Terbiyesiz!

268 9 1
                                    

🎀

Eve girince odadan gelen çığlık sesleri ile dondum kaldım. Korkuyla Gökçe'nin kapısına koştum ve vurmaya başladım. "Gökçe iyi misin ne oldu? Cevap ver!"

Kapı birden açılınca karşımda otuz iki diş sırıtan bir Gökçe vardı. "İstek atmış! Bana istek atmış!"

"Kim atmış?" Bana malmışım gibi bakıp göz devirdi. "Kim olacak, benim komiser." Gözlerim sonuna kadar açılınca inanmaz gibi baktım. "ŞAKAA?!" O da benim gibi heyecandan kafasını iki yana sallayarak telefonu uzattı.

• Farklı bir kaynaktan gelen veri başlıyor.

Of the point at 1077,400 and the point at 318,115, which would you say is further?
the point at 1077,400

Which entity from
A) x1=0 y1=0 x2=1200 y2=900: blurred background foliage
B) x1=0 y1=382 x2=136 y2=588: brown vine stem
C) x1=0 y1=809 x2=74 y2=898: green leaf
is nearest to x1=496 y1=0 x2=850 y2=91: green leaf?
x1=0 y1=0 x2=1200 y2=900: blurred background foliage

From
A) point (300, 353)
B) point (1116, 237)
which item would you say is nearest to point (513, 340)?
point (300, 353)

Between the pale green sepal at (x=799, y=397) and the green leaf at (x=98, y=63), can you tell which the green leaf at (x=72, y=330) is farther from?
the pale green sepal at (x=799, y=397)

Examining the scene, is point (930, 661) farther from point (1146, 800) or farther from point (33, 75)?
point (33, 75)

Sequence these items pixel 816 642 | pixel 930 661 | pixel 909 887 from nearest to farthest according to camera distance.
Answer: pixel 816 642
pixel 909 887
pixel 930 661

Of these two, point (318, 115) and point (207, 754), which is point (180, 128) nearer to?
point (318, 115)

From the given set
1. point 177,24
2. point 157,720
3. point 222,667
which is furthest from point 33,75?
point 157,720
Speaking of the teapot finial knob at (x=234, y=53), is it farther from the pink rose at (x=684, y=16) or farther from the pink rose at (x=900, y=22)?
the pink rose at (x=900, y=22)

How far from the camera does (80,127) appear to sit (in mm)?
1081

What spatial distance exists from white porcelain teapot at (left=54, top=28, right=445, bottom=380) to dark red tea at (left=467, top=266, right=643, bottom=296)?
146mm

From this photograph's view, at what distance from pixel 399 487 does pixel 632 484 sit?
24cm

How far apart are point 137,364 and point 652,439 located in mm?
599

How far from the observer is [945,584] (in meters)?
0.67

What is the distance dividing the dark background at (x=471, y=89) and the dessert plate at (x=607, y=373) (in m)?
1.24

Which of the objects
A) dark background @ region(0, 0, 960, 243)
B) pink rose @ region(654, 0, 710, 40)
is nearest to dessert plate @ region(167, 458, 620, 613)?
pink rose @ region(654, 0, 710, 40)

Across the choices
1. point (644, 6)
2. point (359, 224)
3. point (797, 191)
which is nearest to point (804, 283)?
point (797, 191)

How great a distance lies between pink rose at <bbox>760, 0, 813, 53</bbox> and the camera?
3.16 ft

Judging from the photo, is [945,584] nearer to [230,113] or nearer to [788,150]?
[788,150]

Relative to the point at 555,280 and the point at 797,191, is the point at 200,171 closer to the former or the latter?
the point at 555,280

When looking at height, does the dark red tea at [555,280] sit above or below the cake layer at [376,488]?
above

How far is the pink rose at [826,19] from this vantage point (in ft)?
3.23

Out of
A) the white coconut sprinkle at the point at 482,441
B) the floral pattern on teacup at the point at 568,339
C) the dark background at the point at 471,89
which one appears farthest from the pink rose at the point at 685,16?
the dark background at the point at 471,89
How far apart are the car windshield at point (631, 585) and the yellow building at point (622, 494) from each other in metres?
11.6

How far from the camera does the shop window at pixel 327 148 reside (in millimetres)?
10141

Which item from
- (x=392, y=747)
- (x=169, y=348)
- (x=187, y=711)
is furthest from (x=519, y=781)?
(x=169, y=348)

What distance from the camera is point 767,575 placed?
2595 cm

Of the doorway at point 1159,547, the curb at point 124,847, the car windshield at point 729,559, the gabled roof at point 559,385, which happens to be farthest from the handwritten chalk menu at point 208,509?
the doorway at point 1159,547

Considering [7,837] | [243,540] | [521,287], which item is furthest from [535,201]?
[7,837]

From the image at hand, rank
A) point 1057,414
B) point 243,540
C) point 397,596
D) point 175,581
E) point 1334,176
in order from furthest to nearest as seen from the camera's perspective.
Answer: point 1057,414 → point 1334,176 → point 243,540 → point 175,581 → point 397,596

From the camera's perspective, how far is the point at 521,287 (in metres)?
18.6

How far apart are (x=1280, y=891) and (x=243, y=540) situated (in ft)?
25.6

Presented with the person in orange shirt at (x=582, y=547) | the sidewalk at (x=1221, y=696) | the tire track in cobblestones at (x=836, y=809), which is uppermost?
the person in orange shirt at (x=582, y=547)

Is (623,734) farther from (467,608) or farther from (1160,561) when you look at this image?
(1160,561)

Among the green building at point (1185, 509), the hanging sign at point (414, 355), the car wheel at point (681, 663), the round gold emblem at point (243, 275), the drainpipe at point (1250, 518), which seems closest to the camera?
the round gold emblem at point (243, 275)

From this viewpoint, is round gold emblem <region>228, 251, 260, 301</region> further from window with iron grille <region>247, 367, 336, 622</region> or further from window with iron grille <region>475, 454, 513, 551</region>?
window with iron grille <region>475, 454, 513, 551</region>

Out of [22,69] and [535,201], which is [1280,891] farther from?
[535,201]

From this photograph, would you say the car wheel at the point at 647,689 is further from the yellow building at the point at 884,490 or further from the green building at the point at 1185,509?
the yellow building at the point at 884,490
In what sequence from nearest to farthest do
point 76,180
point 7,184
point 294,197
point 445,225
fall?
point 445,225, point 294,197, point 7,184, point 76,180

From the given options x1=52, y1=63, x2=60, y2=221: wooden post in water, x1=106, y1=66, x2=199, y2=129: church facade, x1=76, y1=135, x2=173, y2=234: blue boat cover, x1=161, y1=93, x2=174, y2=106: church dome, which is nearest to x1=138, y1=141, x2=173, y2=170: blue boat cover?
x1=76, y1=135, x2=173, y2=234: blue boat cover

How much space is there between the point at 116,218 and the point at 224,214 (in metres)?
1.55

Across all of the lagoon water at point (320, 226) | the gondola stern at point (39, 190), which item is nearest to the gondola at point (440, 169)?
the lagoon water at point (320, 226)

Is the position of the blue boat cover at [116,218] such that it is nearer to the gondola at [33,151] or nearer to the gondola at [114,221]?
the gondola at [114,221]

Cidden istek atmıştı. Vay be bizim çılgınlara bak!

"İyi de bu bana niye istek atsın. Yaptığım hareket çokta güzel değildi. Acaba öyle şeylerden mi hoşlanıyor?" Gökçe'nin düşünceli ifadesine bakıp güldüm. "Aynen kesin kapı çarpmana aşık olmuştur!"

"Gel içeri geçelim," Onu düşüncelerinden alırken bana dikkatlice bakıp gözlerini kıstı, "Sen nerden geliyorsun?" Ona göz devirip kolundan sürüklemeye başladım. "Ya hayvan mısın kızım, azcık nazik olsana. Hödük!"

"Ay Gökçe bir motorun soğusun! Gel otur bir şey anlatacağım." Kolunu bıraktığımda saçını savurup koltuğa oturdu. HasbinAllah!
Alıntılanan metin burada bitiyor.